The span of the confidence values is divided on as many points as the user chooses with the argument nPoints
For each of these thresholds, the function only keeps the reference spatial units (RSU, i.e. the geometries) for which the confidence value is higher than the threshold.
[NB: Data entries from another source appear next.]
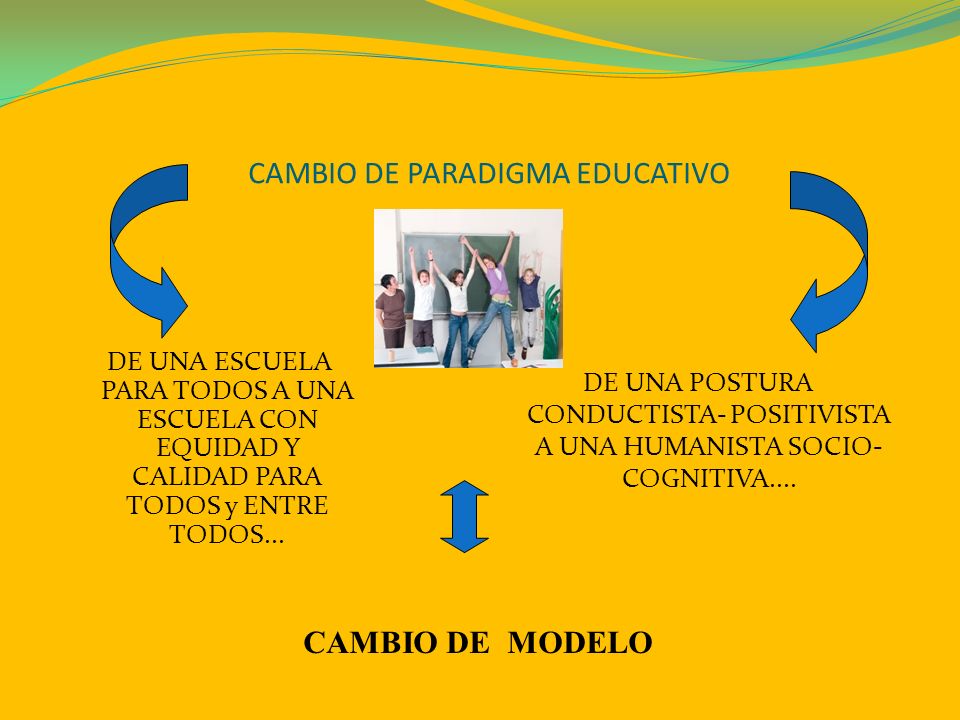 CAMBIO DE PARADIGMA EDUCATIVO

DE UNA ESCUELA PARA TODOS A UNA ESCUELA CON EQUIDAD Y CALIDAD PARA TODOS y ENTRE TODOS…

DE UNA POSTURA CONDUCTISTA- POSITIVISTA A UNA HUMANISTA SOCIO-COGNITIVA….

CAMBIO DE MODELO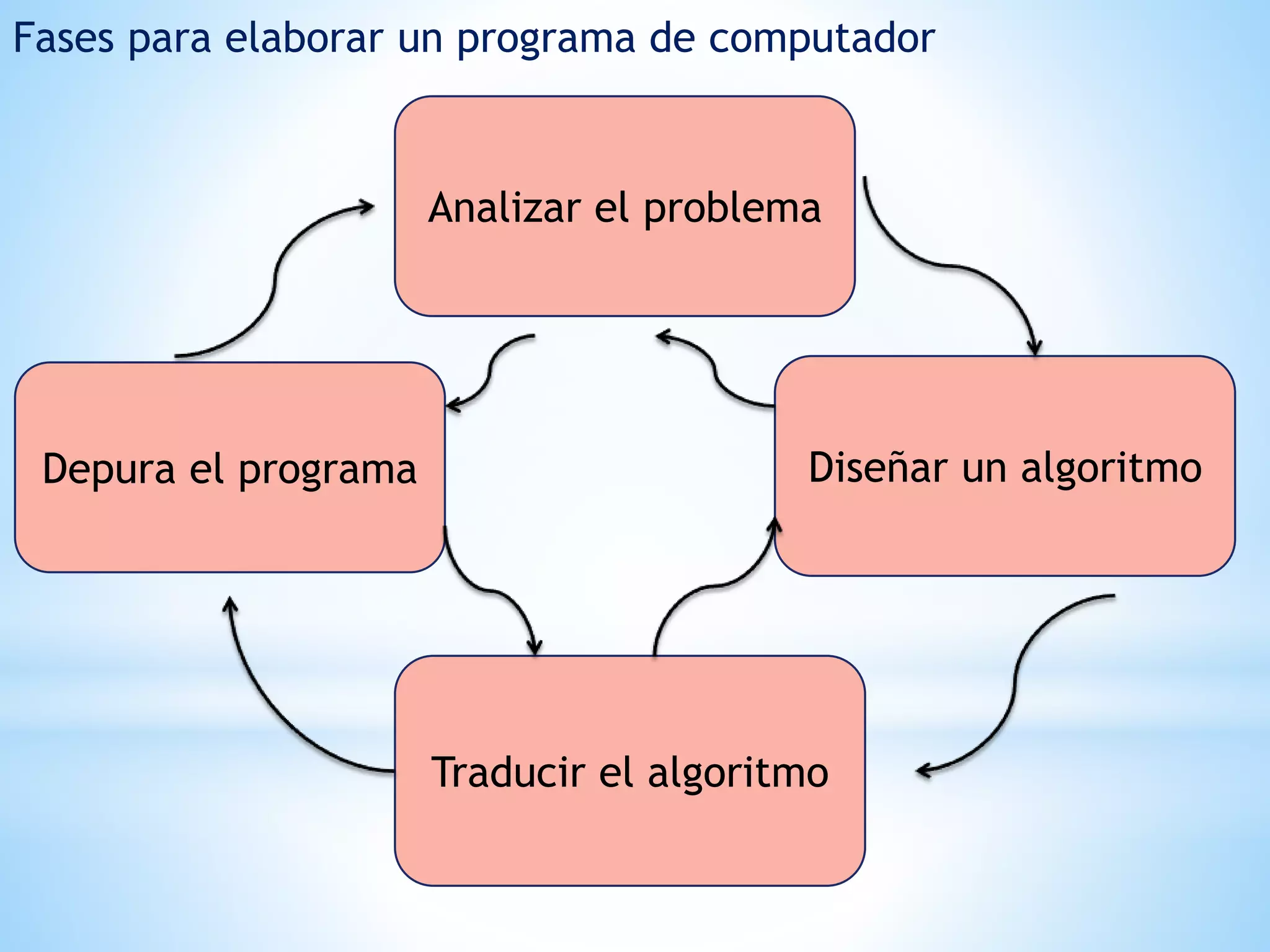 Fases para elaborar un programa de computador

Analizar el problema

Depura el programa

Diseñar un algoritmo

Traducir el algoritmo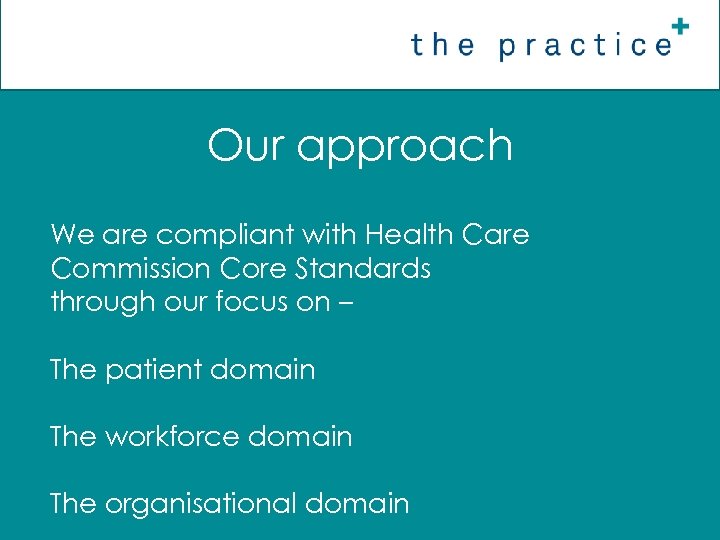 the practice+

Our approach

We are compliant with Health Care Commission Core Standards through our focus on –

The patient domain

The workforce domain

The organisational domain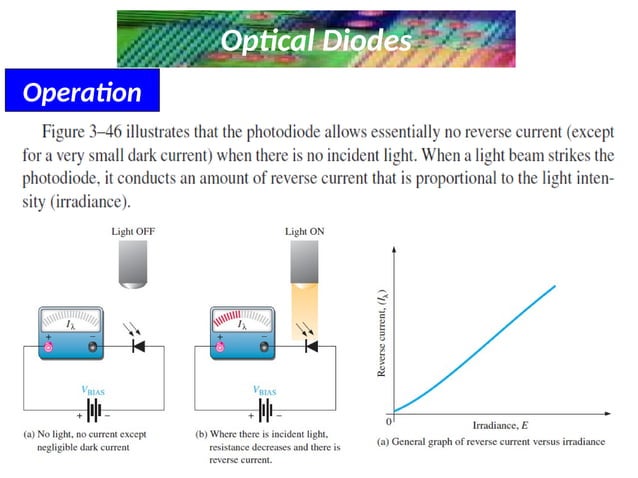 Optical Diodes

Operation

Figure 3–46 illustrates that the photodiode allows essentially no reverse current (except for a very small dark current) when there is no incident light. When a light beam strikes the photodiode, it conducts an amount of reverse current that is proportional to the light intensity (irradiance).

Light OFF

$I_\lambda$

+

−

$V_{BIAS}$

+

−

(a) No light, no current except negligible dark current

Light ON

$I_\lambda$

+

−

$V_{BIAS}$

+

−

(b) Where there is incident light, resistance decreases and there is reverse current.

Reverse current, ($I_\lambda$)

0

Irradiance, $E$

(a) General graph of reverse current versus irradiance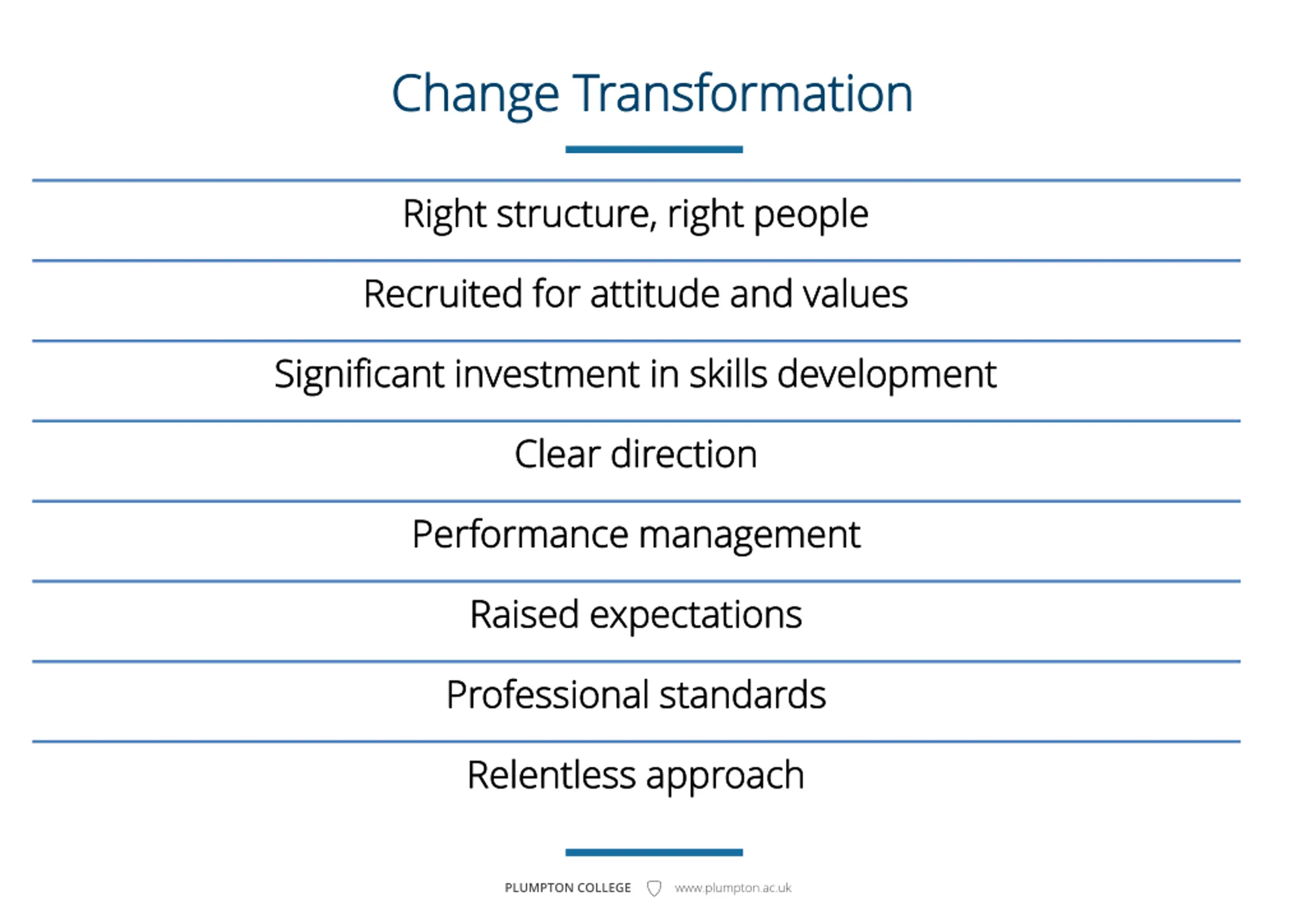 Change Transformation

Right structure, right people

Recruited for attitude and values

Significant investment in skills development

Clear direction

Performance management

Raised expectations

Professional standards

Relentless approach

PLUMPTON COLLEGE www.plumpton.ac.uk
Then it computes the agreement between the classifications based on these geoms.
names(redonCompare$data)
#> [1] "ID_RSU" "LCZ_PRIMARY" "LCZ_UNIQUENESS_VALUE"
#> [4] "ID_RSU.1" "LCZ_PRIMARY.1" "LCZ_UNIQUENESS_VALUE.1"
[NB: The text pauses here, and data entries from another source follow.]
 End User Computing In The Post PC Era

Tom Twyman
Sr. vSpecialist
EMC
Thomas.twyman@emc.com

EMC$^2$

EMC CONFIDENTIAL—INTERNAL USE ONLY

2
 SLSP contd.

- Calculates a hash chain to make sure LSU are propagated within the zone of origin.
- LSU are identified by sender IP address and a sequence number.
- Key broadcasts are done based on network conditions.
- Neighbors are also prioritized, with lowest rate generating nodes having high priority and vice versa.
#> [7] "area" "agree" "location"
confidRedon<-confidSensib(inputDf=redonCompare$data,filePath="", nPoints=10,
wf1="bdtopo_2_2", wf2="osm",
geomID1="ID_RSU", column1="LCZ_PRIMARY", confid1="LCZ_UNIQUENESS_VALUE",
geomID2="ID_RSU.1",column2="LCZ_PRIMARY.1", confid2="LCZ_UNIQUENESS_VALUE.1",
sep=";", repr="standard",
plot=TRUE, saveG = ".")
#> [1] "confSeq in internFunction "
#> 0% 11.11111% 22.22222% 33.33333% 44.44444% 55.55556%
#> 0.006101597 0.091693921 0.202059986 0.268302499 0.456597082 0.575888942
#> 66.66667% 77.77778% 88.88889% 100%
#> 0.683662384 0.815106352 0.993250260 1.000000000
#> Warning: Removed 1 rows containing missing values (`geom_point()`).
#> Warning: Removed 1 rows containing missing values (`geom_text()`).
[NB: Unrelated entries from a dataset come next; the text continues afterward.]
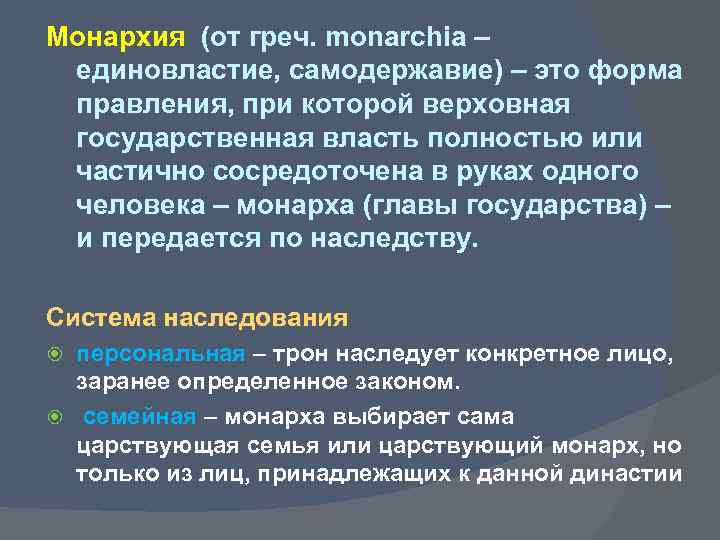 Монархия (от греч. monarchia – единовластие, самодержавие) – это форма правления, при которой верховная государственная власть полностью или частично сосредоточена в руках одного человека – монарха (главы государства) – и передается по наследству.

Система наследования

персональная – трон наследует конкретное лицо, заранее определенное законом.

семейная – монарха выбирает сама царствующая семья или царствующий монарх, но только из лиц, принадлежащих к данной династии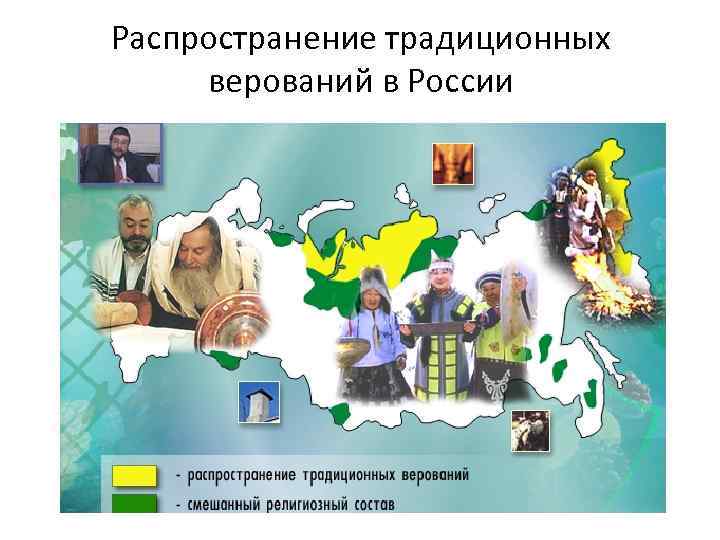 Распространение традиционных верований в России

- распространение традиционных верований

- смешанный религиозный состав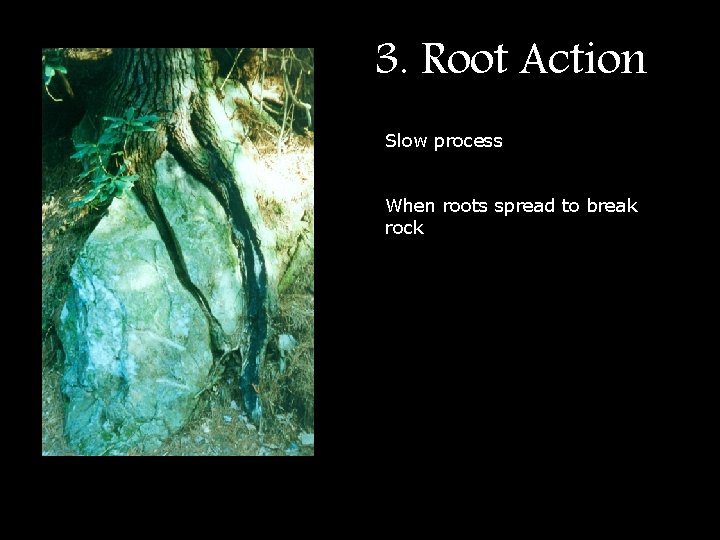 3. Root Action

Slow process

When roots spread to break rock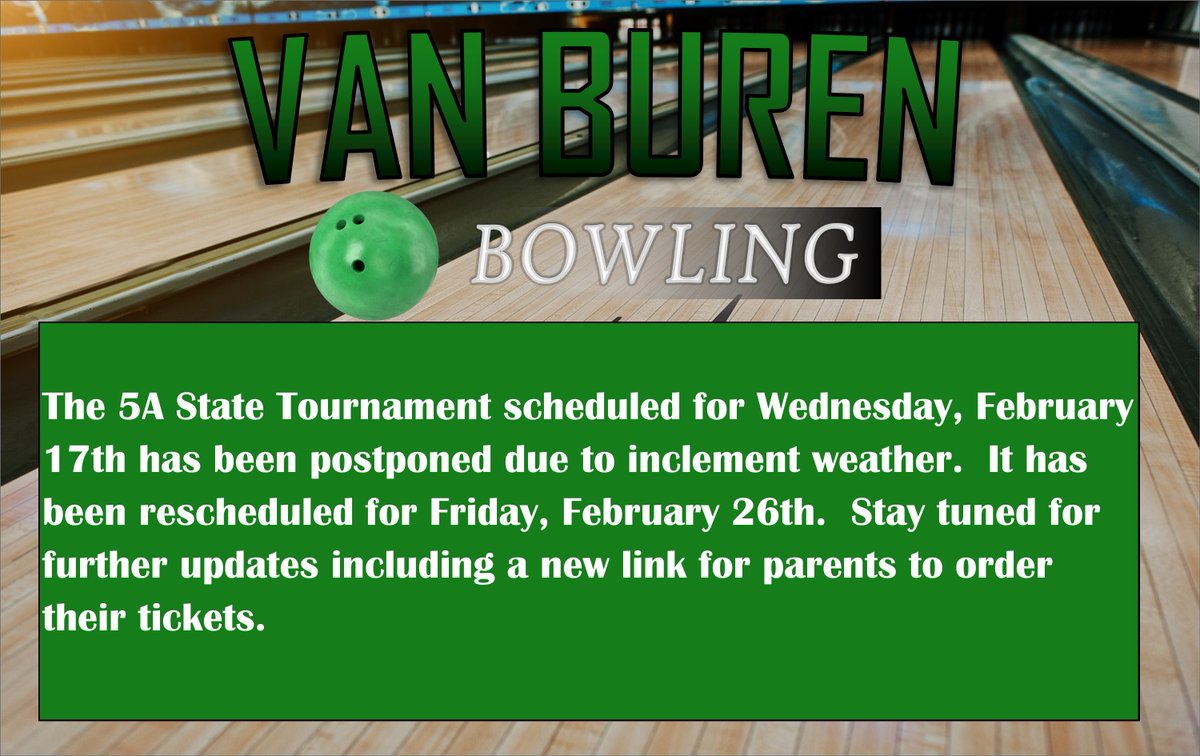 VAN BUREN

BOWLING

The 5A State Tournament scheduled for Wednesday, February 17th has been postponed due to inclement weather. It has been rescheduled for Friday, February 26th. Stay tuned for further updates including a new link for parents to order their tickets.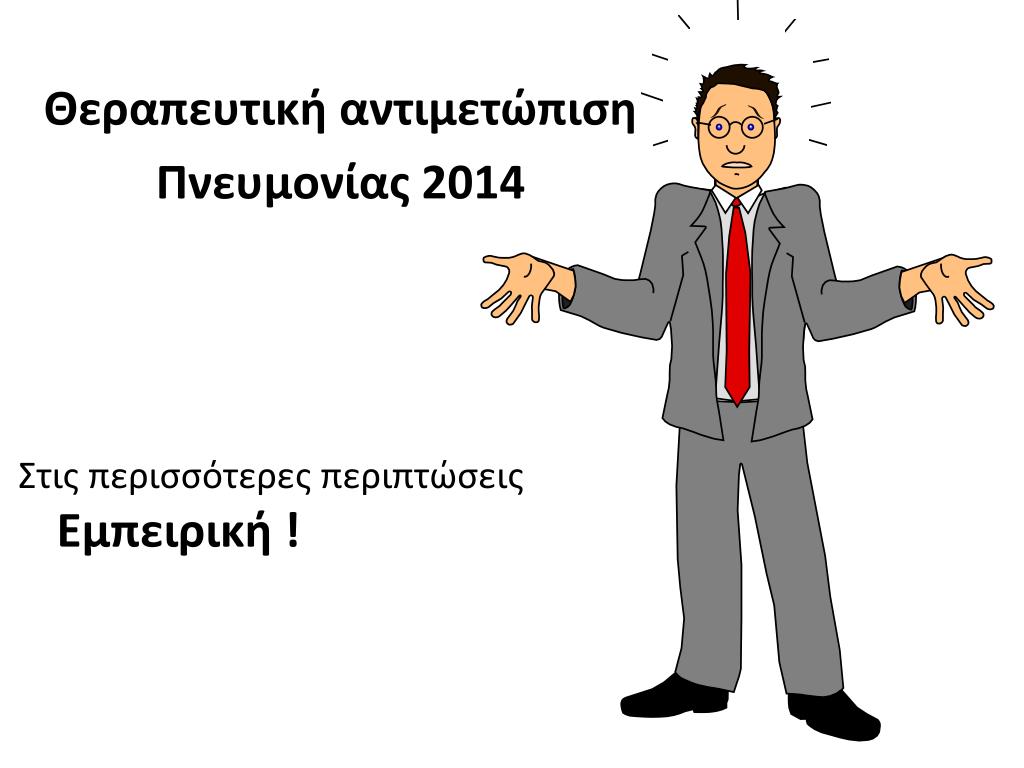 Θεραπευτική αντιμετώπιση
Πνευμονίας 2014

Στις περισσότερες περιπτώσεις
Εμπειρική !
#> Warning: Removed 1 rows containing missing values (`geom_point()`).
#> Warning: Removed 1 rows containing missing values (`geom_text()`).
#> [1] "confSeq in internFunction "
#> 0% 11.11111% 22.22222% 33.33333% 44.44444% 55.55556% 66.66667%
#> 0.03755517 0.10117962 0.15640481 0.23005578 0.24716110 0.29995499 0.43094746
#> 77.77778% 88.88889% 100%
#> 0.52734432 0.65608618 0.79049066
#> [1] "confSeq in internFunction "
#> 0% 11.11111% 22.22222% 33.33333% 44.44444% 55.55556%
#> 0.006101597 0.080437929 0.103621330 0.112250552 0.215540816 0.272522342
#> 66.66667% 77.77778% 88.88889% 100%
#> 0.425410263 0.484218592 0.487496806 0.693319494
#> [1] "confSeq in internFunction "
#> 0% 11.11111% 22.22222% 33.33333% 44.44444% 55.55556% 66.66667%
#> 0.03755517 0.06939875 0.08532054 0.08532054 0.08532054 0.08532054 0.08532054
#> 77.77778% 88.88889% 100%
#> 0.18387091 0.30116352 0.43719838
#> [1] "confSeq in internFunction "
#> 0% 11.11111% 22.22222% 33.33333% 44.44444% 55.55556%
#> 0.008741054 0.008861656 0.009826473 0.009826473 0.010955103 0.012365891
#> 66.66667% 77.77778% 88.88889% 100%
#> 0.012365891 0.013056145 0.013253361 0.013253361
#> [1] "confSeq in internFunction "
#> 0% 11.11111% 22.22222% 33.33333% 44.44444% 55.55556%
#> 0.006692699 0.067271124 0.154323145 0.213118523 0.257162253 0.418052676
#> 66.66667% 77.77778% 88.88889% 100%
#> 0.524607611 0.601875346 0.679941194 1.000000000
#> [1] "confSeq in internFunction "
#> 0% 11.11111% 22.22222% 33.33333% 44.44444% 55.55556% 66.66667%
#> 0.06324468 0.12275556 0.18226644 0.24177732 0.24177732 0.24177732 0.24177732
#> 77.77778% 88.88889% 100%
#> 0.24177732 0.24177732 0.24177732
#> [1] "confSeq in internFunction "
#> 0% 11.11111% 22.22222% 33.33333% 44.44444% 55.55556% 66.66667%
#> 0.01899439 0.24990516 0.46084437 0.62301538 0.71562722 0.81304148 0.87950091
#> 77.77778% 88.88889% 100%
#> 0.99051465 1.00000000 1.00000000
#> Warning: Removed 7 rows containing missing values (`geom_point()`).
#> Warning: Removed 7 rows containing missing values (`geom_text()`).
#> Warning: Removed 7 rows containing missing values (`geom_point()`).
#> Warning: Removed 7 rows containing missing values (`geom_text()`).
knitr::include_graphics("GeneralUniquenessSensib.png", error=FALSE)
plot of chunk unnamed-chunk-17
One can see that the agreement between classifications using BDTOPO and OpenStreetMap tends to increase when the confidence of the LCZ we keep increases (except for the open low LCZ !).
knitr::include_graphics("byLCZUniquenessSensib.png", error=FALSE)
plot of chunk unnamed-chunk-18
These are the main functions of the package, for further use, refer to the man page of each function.